Some of the findings were quite unexpected, mainly for the Long-Term Future Fund and the EA Infrastructure Fund.

The case involving a $100,000 grant for a video game

In July 2022, EA approved a $100,000 grant to Lone Pine Games, LLC, for developing and marketing a video game designed to explain the Stop Button Problem to the public and STEM professionals.

Outcomes from looking into Lone Pine Games, LLC:

  1. After almost two years, there are no online mentions of such a game being developed by this company, except for the note on the EA Funds page.
  2. Lone Pine Games released only one game available on multiple gaming platforms back in 2020 called NewCity, a city-building simulator, similar to SimCity from the 1990s.
  3. After a few updates, the development of NewCity was abandoned last year, and its source code was made public on GitHub.

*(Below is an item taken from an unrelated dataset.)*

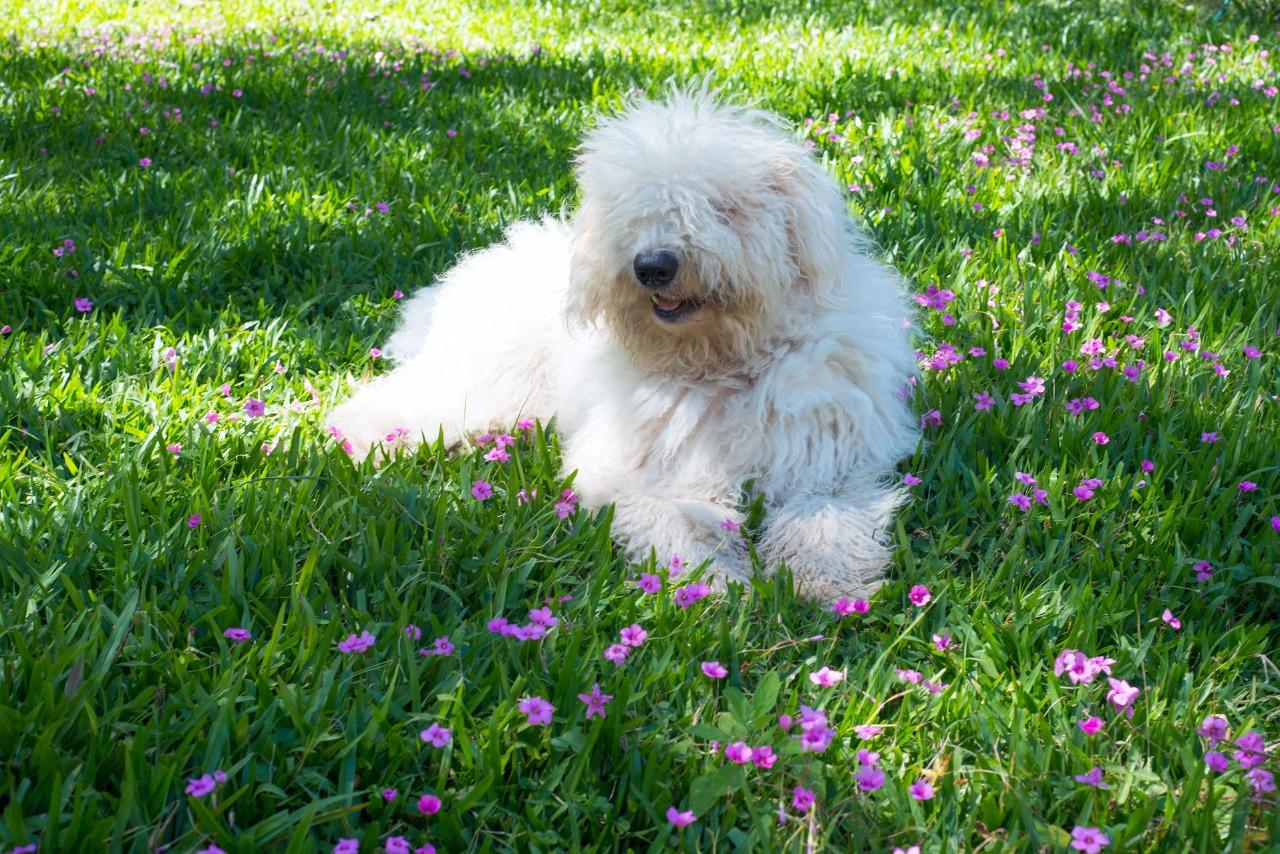 Cute young dog Komondor lying on a flowering grass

Video trailer for the game NewCity, which was highly likely the primary track record in the grant proposal for the development of the Stop Button Problem video game.

 

Despite the absence of any concrete results from this grant, let’s entertain the idea that the Stop Button Problem game was produced and that it was decent. Would such a game "positively influence the long-term trajectory of civilization," as described by the Long-Term Future Fund? For context, Rob Miles's videos (1) and (2) from 2017 on the Stop Button Problem already provided clear explanations for the general public.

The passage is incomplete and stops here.